Future events, including the advent of retail competition within IPL's
service territory, could result in the deregulation of part of IPL's existing
regulated businesses (see "Competition and Industry Changes" in Item 7,
"MANAGEMENT'S DISCUSSION AND ANALYSIS OF FINANCIAL CONDITION AND RESULTS OF
OPERATIONS"). Upon deregulation, adjustments to IPL's accounting records may be
required to eliminate the historical impact of regulatory accounting.
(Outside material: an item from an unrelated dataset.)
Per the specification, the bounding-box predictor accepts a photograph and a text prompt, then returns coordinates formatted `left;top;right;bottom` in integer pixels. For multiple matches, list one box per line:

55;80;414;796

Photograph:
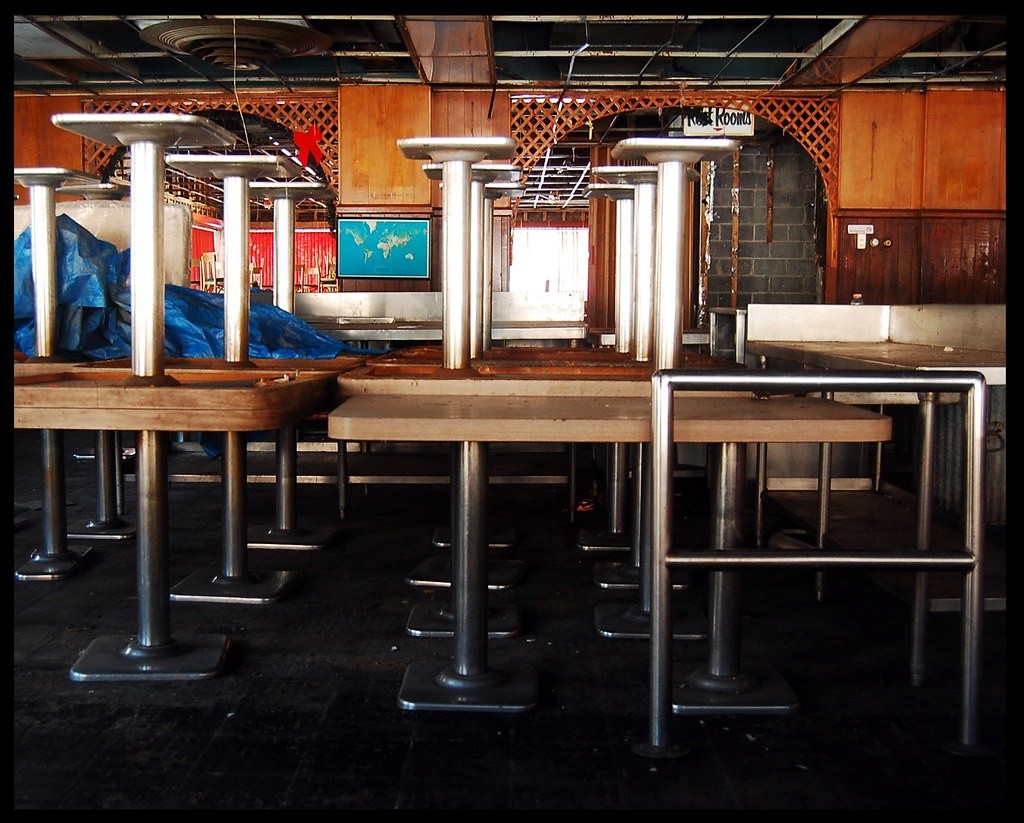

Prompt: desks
15;109;1005;720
Such
adjustments, as required by Statement of Financial Accounting Standards No. 101
(SFAS 101), "Regulated Enterprises - Accounting for the Discontinuation of
Application of FASB Statement No. 71," would eliminate the "effects of any
actions of regulators that have been recognized as assets and liabilities...."
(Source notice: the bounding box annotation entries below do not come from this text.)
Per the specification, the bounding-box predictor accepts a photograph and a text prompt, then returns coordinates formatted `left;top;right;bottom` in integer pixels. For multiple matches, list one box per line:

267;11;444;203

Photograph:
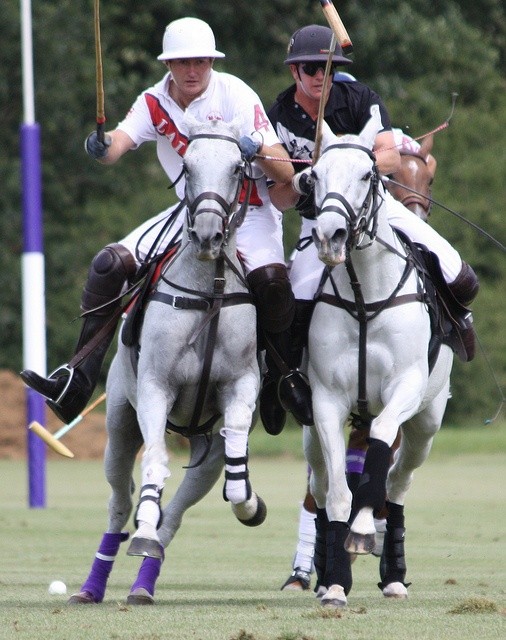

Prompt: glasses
302;63;336;75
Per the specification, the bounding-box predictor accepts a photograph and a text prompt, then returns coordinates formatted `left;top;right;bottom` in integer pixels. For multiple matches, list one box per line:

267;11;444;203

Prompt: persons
257;22;479;435
20;16;315;428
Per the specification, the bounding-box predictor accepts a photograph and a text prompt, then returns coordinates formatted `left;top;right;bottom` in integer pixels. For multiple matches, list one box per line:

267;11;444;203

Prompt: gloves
83;130;111;159
292;166;315;196
238;135;260;162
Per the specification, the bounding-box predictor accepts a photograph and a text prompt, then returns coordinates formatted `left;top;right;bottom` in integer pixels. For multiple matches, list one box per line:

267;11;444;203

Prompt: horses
280;113;456;605
279;133;440;592
65;108;269;607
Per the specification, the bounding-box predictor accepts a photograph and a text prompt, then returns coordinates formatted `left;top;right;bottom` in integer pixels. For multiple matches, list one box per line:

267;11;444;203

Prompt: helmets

Required adjustments could include expensing of any unamortized net regulatory
assets, elimination of certain tax liabilities and a write down of any impaired
utility plant balances. IPL does not expect to be required to adopt SFAS 101 in
the near term.
FUEL
In 1999, approximately 99% of the total kWh produced by IPL were
generated from coal. Natural gas, No. 2 fuel oil and purchased steam combined to
provide the remaining kWh generation. Natural gas is used in IPL's newer
combustion turbines. In addition to use in oil-fired generating units, fuel oil
is used for start up and flame stabilization in coal-fired generating units.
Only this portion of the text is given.